Te Kapua O’Connor inspired by Māori ancestors
31 October 2022
PhD student Te Kapua O’Connor worked with mentors to transform his research on Māori ancestors into an accessible book. By Julianne Evans
Caught in a storm on his way from Hawaiki to Aotearoa, Ngāti Kurī navigator Pī spotted land behind him when all others were looking ahead and he cried to the captain: “E Pōhurihanga, kei muri kē te whenua, hurihia te waka.” (Pōhurihanga, the land we seek is behind us, turn the waka around!)
This story, says Te Kapua O’Connor, a Ngāti Kurī descendant in the second year of a Māori Studies PhD at Auckland, is a fitting metaphor for the value Māori place on kōrero tuku iho (histories), and of the past being inseparable from one’s identity and sense of self in the present.
It features in A Fire in the Belly of Hineāmaru: A Collection of Narratives About Te Tai Tokerau Tūpuna, 24 stories of Māori ancestors, from Te Hiku in the far north to Tāmaki Makaurau.
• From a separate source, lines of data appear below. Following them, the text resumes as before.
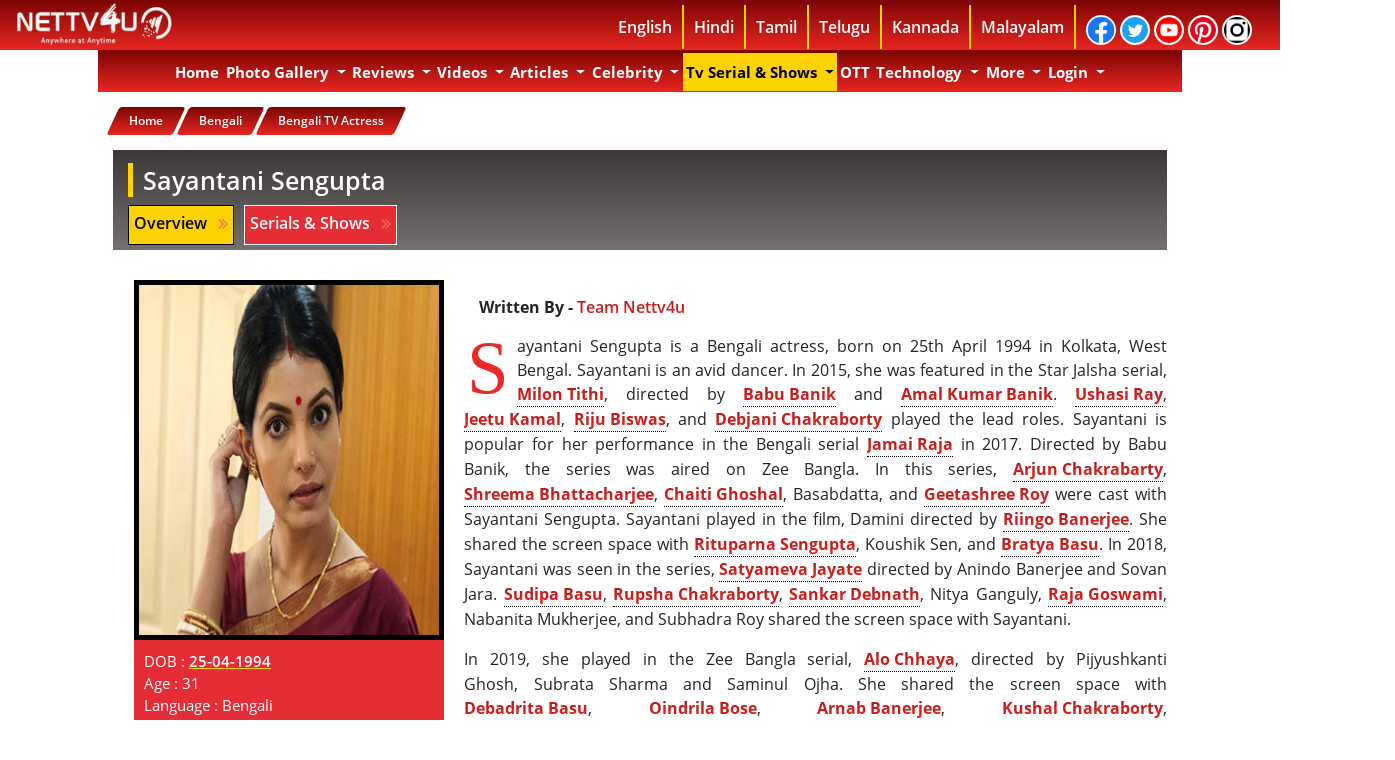

--- FILE ---
content_type: text/html; charset=utf-8
request_url: https://accounts.google.com/o/oauth2/postmessageRelay?parent=https%3A%2F%2Fnettv4u.com&jsh=m%3B%2F_%2Fscs%2Fabc-static%2F_%2Fjs%2Fk%3Dgapi.lb.en.2kN9-TZiXrM.O%2Fd%3D1%2Frs%3DAHpOoo_B4hu0FeWRuWHfxnZ3V0WubwN7Qw%2Fm%3D__features__
body_size: 160
content:
<!DOCTYPE html><html><head><title></title><meta http-equiv="content-type" content="text/html; charset=utf-8"><meta http-equiv="X-UA-Compatible" content="IE=edge"><meta name="viewport" content="width=device-width, initial-scale=1, minimum-scale=1, maximum-scale=1, user-scalable=0"><script src='https://ssl.gstatic.com/accounts/o/2580342461-postmessagerelay.js' nonce="3l1dpiwSFk6V7BjkWw9CaA"></script></head><body><script type="text/javascript" src="https://apis.google.com/js/rpc:shindig_random.js?onload=init" nonce="3l1dpiwSFk6V7BjkWw9CaA"></script></body></html>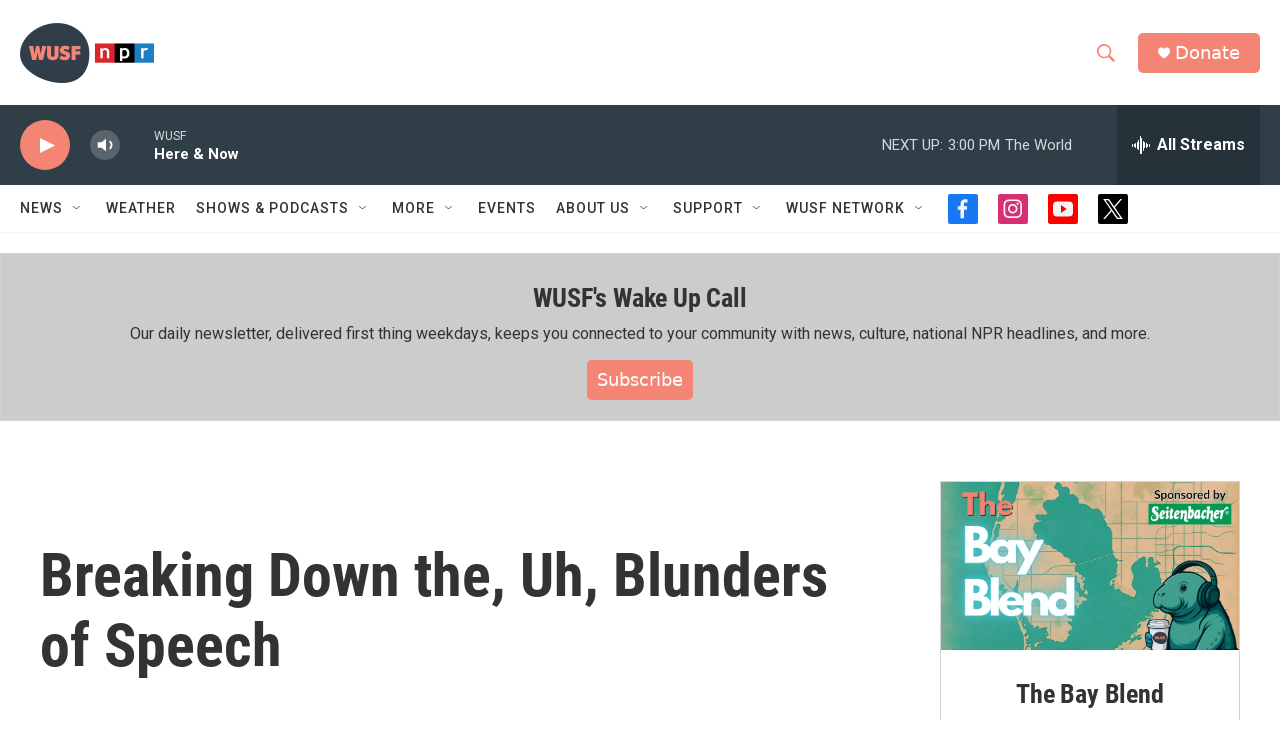

--- FILE ---
content_type: text/html; charset=utf-8
request_url: https://www.google.com/recaptcha/api2/aframe
body_size: 266
content:
<!DOCTYPE HTML><html><head><meta http-equiv="content-type" content="text/html; charset=UTF-8"></head><body><script nonce="H65MD0EEJjE5utuoNtBBcA">/** Anti-fraud and anti-abuse applications only. See google.com/recaptcha */ try{var clients={'sodar':'https://pagead2.googlesyndication.com/pagead/sodar?'};window.addEventListener("message",function(a){try{if(a.source===window.parent){var b=JSON.parse(a.data);var c=clients[b['id']];if(c){var d=document.createElement('img');d.src=c+b['params']+'&rc='+(localStorage.getItem("rc::a")?sessionStorage.getItem("rc::b"):"");window.document.body.appendChild(d);sessionStorage.setItem("rc::e",parseInt(sessionStorage.getItem("rc::e")||0)+1);localStorage.setItem("rc::h",'1770058229836');}}}catch(b){}});window.parent.postMessage("_grecaptcha_ready", "*");}catch(b){}</script></body></html>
It is co-authored by Te Kapua and Professor Melinda Webber, head of Te Puna Wananga at the Faculty of Education and Social Work, and translated into te reo Māori by Te Tai Tokerau language expert Quinton Hita.
“Melinda and I first worked together on the Starpath Project, which focused on Māori secondary student success,” says Te Kapua.
“We visited high schools in the north and their resounding message was: ‘We can achieve incredible things when we’re reminded that our tūpuna were incredible, and greatness when we know we descend from greatness’.”
He says while many ancestor stories exist, not many have been collected in an easily accessible book and, given that New Zealand history is now compulsory, teachers will be looking for resources.
“Melinda, like her ancestor, the eponymous Hineāmaru, is also a woman of action, securing a Marsden Fast-Start Grant and leading a kaupapa to feed tamariki, taiohi and their whānau with our histories,” he says.
Once they started looking, they found stories “everywhere and anywhere”, including in PhDs and other manuscripts.“But then we put another layer on top by talking to people and getting their interpretations.”
The project took shape thematically around the ancestors’ qualities, with headings like ‘peacemakers’, ‘entrepreneurs’ and ‘political leaders’.
I was surrounded by these great role models, and I also learnt how to engage with communities and research participants. It really does matter who you have in your corner.
There was a turning point in Te Kapua’s involvement after two years of full-time research.
“Melinda asked me to be co-author, to recognise ‘the immense work’ I’d put in, even though I was still in my mid-twenties when many are still growing the feathers required to fly like the proverbial manu.”
He believes his connection with leaders like Melinda and Dame Cindy Kiro, one of his masters supervisors, and Associate Professor Te Kawehau Hoskins (Pro Vice-Chancellor Māori), whom he met while training to be a teacher at Epsom, has made a vital difference to his success.
“I was surrounded by these great role models, and I also learnt how to engage with communities and research participants. It really does matter who you have in your corner.”
Once the material was gathered, the writing process involved intense periods of retreat in which Te Kapua and Melinda read aloud what they’d written. “We both have a background in academic writing. We wanted to make it engaging and entertaining for a general audience.”
Quinton Hita, who translated around 60,000 words, contributed his own refinements which influenced the English version, essentially making him the third author, says Te Kapua. And the work of renowned New Zealand artist Shane Cotton is featured on the cover of both books.
“It was important to us that the books be beautiful aesthetically; our people deserve no less. I still remembering gasping when I first saw what would become the cover painting. It was perfect.”
Now with the expertise of the Auckland University Press team and a mapmaker, the six-year project is finally complete, which Te Kapua says “feels a bit scary. Other people will have different perspectives. However, a supporter reminded us that without these projects, our histories will be lost, just like the moa, and that gave us the strength and confidence to continue.
“We have always positioned these books as a starting point in the ongoing journey to revitalise our Māori histories. We hope they plant a seed of inquiry in the young and old of Te Tai Tokerau to learn about who we are.”